═════ Data shown

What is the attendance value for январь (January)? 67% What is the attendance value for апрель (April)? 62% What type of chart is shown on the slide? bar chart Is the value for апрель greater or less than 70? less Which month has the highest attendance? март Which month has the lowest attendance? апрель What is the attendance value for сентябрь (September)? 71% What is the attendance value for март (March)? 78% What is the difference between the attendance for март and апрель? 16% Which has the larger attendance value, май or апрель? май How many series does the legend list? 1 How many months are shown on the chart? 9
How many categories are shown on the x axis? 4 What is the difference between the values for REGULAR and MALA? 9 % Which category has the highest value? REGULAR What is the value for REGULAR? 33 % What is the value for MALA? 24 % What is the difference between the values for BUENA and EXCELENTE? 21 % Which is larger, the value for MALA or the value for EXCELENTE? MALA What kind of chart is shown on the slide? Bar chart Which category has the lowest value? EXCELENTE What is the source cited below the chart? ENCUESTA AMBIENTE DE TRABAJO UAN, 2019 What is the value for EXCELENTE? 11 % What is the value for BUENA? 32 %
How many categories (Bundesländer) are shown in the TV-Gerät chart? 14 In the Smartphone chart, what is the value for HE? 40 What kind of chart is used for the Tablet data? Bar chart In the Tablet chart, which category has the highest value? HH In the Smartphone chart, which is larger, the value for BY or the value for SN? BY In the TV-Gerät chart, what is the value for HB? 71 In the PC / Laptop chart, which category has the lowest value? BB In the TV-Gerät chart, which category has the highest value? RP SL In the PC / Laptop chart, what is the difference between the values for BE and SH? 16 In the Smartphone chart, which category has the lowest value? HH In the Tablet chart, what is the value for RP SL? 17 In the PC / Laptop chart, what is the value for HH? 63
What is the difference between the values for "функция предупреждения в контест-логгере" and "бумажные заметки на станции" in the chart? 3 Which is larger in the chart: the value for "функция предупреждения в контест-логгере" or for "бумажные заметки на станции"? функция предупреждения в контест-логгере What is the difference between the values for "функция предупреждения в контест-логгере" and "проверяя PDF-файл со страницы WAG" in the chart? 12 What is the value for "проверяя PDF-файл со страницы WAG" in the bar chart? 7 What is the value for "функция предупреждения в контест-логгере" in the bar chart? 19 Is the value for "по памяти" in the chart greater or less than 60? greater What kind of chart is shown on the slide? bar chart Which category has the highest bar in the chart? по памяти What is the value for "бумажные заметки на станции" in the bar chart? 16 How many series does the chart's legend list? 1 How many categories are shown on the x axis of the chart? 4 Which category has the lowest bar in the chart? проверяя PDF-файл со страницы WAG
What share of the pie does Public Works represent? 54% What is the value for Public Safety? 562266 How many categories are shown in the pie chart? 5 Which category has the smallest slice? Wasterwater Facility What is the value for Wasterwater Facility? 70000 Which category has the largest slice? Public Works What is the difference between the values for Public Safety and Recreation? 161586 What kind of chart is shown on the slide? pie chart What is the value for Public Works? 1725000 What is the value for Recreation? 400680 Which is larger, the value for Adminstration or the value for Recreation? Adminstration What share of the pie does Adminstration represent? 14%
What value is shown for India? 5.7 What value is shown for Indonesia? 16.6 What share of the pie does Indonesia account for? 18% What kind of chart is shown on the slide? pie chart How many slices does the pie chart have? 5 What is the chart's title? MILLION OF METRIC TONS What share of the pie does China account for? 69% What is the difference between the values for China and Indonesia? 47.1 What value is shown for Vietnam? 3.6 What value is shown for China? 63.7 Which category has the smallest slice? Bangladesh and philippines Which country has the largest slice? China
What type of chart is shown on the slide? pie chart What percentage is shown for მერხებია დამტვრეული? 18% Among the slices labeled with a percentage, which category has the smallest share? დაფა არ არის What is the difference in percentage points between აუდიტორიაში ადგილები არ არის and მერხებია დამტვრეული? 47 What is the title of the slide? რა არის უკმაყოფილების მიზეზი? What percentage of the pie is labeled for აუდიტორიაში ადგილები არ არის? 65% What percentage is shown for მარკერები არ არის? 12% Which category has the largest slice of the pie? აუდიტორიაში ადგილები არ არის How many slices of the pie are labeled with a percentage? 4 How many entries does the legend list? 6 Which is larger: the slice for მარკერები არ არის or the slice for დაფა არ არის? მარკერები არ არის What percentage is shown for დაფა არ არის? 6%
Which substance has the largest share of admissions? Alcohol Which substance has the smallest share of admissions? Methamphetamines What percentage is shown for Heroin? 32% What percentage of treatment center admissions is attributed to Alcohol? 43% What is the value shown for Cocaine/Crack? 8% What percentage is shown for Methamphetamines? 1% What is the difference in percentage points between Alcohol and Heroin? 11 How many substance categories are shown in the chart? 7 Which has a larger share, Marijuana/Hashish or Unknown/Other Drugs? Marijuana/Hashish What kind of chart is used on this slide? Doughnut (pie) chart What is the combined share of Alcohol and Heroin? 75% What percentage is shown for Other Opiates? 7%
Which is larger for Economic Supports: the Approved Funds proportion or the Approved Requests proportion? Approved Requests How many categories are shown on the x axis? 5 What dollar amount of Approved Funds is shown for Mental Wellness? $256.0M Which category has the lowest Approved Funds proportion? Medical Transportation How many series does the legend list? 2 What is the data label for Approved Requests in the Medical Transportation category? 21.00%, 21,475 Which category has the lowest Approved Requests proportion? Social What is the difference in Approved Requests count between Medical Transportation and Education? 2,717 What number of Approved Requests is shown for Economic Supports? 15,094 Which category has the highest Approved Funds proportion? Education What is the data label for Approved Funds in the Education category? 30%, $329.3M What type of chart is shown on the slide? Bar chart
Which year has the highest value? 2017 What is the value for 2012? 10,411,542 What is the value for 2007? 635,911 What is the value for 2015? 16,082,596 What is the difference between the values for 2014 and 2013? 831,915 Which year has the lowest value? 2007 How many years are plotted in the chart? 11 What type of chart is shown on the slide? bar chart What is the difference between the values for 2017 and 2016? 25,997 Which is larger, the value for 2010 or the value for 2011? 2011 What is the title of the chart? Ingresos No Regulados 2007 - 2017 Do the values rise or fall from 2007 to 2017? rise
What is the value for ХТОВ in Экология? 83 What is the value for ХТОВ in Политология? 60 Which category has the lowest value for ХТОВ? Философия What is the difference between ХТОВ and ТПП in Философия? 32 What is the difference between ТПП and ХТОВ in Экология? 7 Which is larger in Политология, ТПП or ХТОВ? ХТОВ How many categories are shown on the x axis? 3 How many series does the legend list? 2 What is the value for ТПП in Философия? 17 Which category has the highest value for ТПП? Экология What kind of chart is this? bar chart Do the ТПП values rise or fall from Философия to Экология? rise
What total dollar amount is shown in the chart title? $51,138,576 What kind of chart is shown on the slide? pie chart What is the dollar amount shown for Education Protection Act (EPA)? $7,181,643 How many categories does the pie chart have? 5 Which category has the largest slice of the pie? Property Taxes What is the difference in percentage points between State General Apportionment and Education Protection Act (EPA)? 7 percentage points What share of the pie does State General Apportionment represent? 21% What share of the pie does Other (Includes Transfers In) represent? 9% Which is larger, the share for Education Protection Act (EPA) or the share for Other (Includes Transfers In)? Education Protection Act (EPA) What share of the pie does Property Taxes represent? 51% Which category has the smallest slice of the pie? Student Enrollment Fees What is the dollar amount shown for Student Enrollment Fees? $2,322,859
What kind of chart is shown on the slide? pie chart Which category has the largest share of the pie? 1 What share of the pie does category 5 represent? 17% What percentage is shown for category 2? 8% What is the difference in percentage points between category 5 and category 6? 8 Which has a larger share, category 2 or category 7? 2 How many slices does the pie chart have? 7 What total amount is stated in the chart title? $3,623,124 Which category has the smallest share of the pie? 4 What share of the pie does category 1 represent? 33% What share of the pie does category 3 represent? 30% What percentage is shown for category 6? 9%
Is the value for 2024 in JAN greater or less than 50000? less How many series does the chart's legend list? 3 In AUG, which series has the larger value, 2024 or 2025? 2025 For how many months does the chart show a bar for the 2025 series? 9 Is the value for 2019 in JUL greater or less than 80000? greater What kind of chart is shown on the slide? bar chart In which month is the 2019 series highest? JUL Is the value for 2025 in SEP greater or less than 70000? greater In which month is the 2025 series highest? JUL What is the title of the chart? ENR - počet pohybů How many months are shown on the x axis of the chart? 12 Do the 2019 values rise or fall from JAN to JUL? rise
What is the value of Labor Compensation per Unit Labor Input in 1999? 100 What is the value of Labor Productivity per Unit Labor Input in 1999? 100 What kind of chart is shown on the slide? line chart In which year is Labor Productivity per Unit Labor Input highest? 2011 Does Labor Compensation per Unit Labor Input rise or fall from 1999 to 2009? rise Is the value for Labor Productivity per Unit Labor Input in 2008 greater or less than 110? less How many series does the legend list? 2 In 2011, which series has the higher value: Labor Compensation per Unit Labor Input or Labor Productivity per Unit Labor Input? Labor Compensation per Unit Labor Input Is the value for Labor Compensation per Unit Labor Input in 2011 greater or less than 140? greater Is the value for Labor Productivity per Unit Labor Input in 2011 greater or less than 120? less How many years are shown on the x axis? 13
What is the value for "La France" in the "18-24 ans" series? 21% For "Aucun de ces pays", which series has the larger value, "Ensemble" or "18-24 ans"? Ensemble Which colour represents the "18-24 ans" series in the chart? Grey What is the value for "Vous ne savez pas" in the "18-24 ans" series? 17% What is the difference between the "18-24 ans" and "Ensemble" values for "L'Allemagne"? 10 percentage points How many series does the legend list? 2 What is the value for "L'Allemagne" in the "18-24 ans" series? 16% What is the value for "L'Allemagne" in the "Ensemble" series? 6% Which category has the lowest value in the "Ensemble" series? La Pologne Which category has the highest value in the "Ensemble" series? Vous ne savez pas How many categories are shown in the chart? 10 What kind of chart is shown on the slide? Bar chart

══════════

Express the records from the first line through the line containing "How many categories are shown on the x axis? 4" as a JSON list of strings, with one string per line and blank lines omitted.

◆ Written solution ◆
[
  "What is the attendance value for январь (January)? 67% What is the attendance value for апрель (April)? 62% What type of chart is shown on the slide? bar chart Is the value for апрель greater or less than 70? less Which month has the highest attendance? март Which month has the lowest attendance? апрель What is the attendance value for сентябрь (September)? 71% What is the attendance value for март (March)? 78% What is the difference between the attendance for март and апрель? 16% Which has the larger attendance value, май or апрель? май How many series does the legend list? 1 How many months are shown on the chart? 9",
  "How many categories are shown on the x axis? 4 What is the difference between the values for REGULAR and MALA? 9 % Which category has the highest value? REGULAR What is the value for REGULAR? 33 % What is the value for MALA? 24 % What is the difference between the values for BUENA and EXCELENTE? 21 % Which is larger, the value for MALA or the value for EXCELENTE? MALA What kind of chart is shown on the slide? Bar chart Which category has the lowest value? EXCELENTE What is the source cited below the chart? ENCUESTA AMBIENTE DE TRABAJO UAN, 2019 What is the value for EXCELENTE? 11 % What is the value for BUENA? 32 %"
]